A study from the University of California showed that the 2012-2016 drought resulted in a loss of more than $600 million to the state’s economy, but California farm and farmworker families don’t have much more to lose. According to figures from the Bureau of Census Data quoted in the UC Berkeley report, a quarter of the state’s farm families have an income below the median federal poverty level ($32,220 for a family of four), while one-third have an income of less than 150 percent of the federal poverty level ($48,330 for a family of four). For families with at least one adult working in other farming occupations, 12 percent earn incomes below the poverty level, with 32 percent earning less than 150 percent of the federal poverty level.

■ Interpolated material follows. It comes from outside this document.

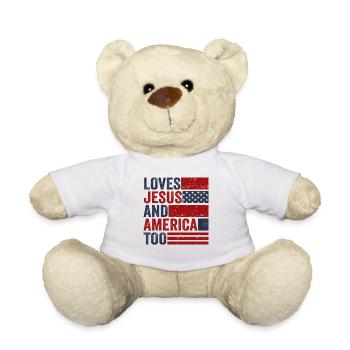 Loves Jesus and America Too God Christian - Teddy Bear - white - Front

The UC Berkeley paper recommends direct payments to farmer and farmworker families that would raise incomes to a minimum of $32,000—a small but significant step toward economic justice for independent farmers and farmworkers in a state with one of the highest costs of living. Payments would be based on income level rather than farm size to direct funds to those with the most need and include those who lease rather than own the land they farm. California approved the country’s first guaranteed basic income program last year, so the state’s Department of Social Services has the infrastructure in place to implement such a program.
Nguyen sees the initiative as an opportunity to right a long-standing wrong at a time when California just experienced its second-driest year on record—and is weighing how to allocate a $97.5-billion budget surplus. The state also has the largest agricultural economy in the US, employing more than 400,000 workers and growing one-third of the country’s vegetables and two-thirds of its fruit and nuts, including 36 percent of US organic farm production.
”If you ate something today, it was probably from California,” Nguyen says. “We should be able to invest in the people who are ensuring that so many people across the country are able to eat.”